== TASK TO CARRY OUT ==
Rewrite the rows between the line holding "How far removed" and the line holding "1.26 meters", inclusive, with "metres" changed to "meters" and nothing else altered.

Items listed in a dataset:
+--

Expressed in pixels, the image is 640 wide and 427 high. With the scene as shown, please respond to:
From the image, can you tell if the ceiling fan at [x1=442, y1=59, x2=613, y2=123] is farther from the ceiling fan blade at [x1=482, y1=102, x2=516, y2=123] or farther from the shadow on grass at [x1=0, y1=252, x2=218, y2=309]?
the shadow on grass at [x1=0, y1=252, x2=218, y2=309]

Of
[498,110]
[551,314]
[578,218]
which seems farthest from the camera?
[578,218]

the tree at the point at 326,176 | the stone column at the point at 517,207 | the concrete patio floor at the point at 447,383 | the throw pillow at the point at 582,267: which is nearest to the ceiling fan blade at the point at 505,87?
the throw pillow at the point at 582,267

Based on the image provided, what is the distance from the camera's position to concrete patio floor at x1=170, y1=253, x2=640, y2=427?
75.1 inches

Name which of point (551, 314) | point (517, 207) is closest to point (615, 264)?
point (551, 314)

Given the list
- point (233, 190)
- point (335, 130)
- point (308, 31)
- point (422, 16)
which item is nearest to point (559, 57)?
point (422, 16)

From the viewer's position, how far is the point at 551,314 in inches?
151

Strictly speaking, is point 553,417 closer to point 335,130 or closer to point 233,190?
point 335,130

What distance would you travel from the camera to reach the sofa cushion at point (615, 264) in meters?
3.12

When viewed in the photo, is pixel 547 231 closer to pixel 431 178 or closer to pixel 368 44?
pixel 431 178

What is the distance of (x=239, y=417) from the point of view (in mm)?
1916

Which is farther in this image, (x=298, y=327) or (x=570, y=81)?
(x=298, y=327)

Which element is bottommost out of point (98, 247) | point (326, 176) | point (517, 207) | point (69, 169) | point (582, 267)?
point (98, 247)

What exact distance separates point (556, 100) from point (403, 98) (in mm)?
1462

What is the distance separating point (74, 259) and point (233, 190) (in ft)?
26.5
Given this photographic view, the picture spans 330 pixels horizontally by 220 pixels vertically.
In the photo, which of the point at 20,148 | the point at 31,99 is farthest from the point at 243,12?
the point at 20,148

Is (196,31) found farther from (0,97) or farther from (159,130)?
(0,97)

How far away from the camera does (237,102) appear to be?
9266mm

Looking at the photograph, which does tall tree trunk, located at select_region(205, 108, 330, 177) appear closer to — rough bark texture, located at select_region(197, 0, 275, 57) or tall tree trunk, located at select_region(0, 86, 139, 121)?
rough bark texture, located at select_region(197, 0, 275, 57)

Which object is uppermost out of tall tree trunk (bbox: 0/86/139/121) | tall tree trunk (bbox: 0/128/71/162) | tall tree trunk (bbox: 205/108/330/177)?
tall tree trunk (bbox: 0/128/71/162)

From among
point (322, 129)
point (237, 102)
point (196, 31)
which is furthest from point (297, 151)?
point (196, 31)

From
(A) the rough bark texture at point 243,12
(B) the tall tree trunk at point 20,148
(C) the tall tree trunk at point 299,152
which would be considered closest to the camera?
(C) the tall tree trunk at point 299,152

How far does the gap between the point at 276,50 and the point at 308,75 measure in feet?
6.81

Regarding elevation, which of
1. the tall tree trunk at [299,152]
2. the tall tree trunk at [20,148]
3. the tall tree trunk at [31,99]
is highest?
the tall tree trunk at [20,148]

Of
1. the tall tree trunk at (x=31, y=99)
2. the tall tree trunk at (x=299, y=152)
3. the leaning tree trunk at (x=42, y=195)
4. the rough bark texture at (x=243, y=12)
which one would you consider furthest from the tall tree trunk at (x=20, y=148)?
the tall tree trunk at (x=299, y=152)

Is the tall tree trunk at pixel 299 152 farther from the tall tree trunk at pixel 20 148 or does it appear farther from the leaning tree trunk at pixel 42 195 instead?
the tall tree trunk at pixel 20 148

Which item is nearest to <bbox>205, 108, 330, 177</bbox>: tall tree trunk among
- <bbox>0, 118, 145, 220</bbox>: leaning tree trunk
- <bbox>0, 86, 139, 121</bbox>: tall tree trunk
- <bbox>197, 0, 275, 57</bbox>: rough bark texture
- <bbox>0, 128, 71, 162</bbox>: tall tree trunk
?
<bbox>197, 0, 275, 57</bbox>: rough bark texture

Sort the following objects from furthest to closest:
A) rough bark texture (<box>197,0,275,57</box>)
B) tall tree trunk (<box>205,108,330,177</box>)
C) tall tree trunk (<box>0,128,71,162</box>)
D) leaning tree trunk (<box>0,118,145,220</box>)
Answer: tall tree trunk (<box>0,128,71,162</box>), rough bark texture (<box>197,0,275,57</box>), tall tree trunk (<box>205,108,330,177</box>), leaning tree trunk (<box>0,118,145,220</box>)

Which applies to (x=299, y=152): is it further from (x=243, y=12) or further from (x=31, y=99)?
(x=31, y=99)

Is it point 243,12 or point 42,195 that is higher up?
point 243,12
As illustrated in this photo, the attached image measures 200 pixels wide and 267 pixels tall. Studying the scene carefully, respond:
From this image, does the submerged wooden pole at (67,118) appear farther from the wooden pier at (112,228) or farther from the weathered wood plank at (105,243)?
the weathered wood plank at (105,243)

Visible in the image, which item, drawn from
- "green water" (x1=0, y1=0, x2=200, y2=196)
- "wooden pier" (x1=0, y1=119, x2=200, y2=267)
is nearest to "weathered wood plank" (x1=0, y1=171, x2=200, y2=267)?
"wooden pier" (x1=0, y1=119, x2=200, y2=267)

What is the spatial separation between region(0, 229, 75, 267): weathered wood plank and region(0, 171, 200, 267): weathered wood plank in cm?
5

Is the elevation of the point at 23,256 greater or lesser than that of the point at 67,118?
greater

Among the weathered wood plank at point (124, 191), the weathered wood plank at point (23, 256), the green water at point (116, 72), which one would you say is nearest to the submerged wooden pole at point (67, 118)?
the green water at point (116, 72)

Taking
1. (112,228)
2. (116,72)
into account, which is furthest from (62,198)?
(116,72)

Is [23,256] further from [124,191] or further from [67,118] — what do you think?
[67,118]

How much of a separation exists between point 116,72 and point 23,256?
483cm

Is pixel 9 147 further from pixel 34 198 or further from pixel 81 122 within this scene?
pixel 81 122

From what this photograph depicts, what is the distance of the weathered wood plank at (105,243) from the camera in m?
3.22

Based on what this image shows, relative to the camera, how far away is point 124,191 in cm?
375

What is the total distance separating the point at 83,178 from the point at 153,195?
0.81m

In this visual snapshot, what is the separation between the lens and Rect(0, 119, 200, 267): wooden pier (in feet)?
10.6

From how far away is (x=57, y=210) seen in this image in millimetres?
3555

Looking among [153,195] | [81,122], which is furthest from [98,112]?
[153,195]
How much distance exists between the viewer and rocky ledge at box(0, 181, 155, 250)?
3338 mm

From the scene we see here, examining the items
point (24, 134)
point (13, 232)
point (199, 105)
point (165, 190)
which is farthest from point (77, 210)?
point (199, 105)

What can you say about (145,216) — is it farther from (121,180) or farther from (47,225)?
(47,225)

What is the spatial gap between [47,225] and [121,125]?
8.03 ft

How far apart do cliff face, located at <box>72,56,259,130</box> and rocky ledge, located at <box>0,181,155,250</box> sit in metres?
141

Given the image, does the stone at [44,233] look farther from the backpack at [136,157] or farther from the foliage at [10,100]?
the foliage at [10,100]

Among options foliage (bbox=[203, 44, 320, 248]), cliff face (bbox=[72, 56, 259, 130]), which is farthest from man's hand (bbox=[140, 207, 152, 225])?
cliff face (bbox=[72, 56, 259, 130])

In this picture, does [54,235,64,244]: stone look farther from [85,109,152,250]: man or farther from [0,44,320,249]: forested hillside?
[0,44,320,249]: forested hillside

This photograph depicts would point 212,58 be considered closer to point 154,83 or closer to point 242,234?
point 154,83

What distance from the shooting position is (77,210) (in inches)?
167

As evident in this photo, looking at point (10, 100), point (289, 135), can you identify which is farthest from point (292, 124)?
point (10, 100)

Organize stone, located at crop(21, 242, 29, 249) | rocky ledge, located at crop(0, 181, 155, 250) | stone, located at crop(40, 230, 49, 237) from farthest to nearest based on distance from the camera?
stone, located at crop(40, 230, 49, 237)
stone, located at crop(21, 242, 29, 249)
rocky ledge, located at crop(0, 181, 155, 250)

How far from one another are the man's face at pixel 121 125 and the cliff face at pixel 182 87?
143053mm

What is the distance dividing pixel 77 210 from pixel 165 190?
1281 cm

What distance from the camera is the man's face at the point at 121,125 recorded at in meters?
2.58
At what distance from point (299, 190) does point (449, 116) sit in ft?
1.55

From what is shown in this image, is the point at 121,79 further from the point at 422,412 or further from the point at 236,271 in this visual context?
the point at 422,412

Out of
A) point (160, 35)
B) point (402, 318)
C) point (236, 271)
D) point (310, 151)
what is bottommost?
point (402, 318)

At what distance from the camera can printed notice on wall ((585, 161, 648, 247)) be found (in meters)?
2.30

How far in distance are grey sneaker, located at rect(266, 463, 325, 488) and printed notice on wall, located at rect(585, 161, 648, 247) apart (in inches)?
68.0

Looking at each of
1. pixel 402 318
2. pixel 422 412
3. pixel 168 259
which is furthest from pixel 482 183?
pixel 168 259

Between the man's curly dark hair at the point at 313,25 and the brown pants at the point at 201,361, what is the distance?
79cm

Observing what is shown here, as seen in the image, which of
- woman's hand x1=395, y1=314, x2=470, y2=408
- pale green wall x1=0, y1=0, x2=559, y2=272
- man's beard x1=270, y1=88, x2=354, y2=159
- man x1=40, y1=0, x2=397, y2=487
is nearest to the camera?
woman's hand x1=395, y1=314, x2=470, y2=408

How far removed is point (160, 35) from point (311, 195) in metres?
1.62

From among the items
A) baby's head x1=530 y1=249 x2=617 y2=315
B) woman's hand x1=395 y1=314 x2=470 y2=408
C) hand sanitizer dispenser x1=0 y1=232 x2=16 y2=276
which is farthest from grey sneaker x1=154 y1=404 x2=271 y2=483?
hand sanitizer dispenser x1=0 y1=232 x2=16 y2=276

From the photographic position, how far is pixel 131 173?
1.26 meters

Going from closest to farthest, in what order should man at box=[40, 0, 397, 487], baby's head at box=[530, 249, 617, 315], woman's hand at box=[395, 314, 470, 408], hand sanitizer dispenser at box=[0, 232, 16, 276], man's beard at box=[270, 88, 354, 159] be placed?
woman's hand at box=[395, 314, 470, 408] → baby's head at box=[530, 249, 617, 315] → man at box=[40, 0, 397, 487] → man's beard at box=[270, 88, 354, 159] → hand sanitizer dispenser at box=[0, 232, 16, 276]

+--

== RESULT ==
How far removed is point (160, 35) from point (311, 195) in meters?
1.62

From among the items
A) baby's head x1=530 y1=249 x2=617 y2=315
B) woman's hand x1=395 y1=314 x2=470 y2=408
C) hand sanitizer dispenser x1=0 y1=232 x2=16 y2=276
which is farthest from grey sneaker x1=154 y1=404 x2=271 y2=483?
hand sanitizer dispenser x1=0 y1=232 x2=16 y2=276

From the photographic position, how far is pixel 131 173?
1.26 meters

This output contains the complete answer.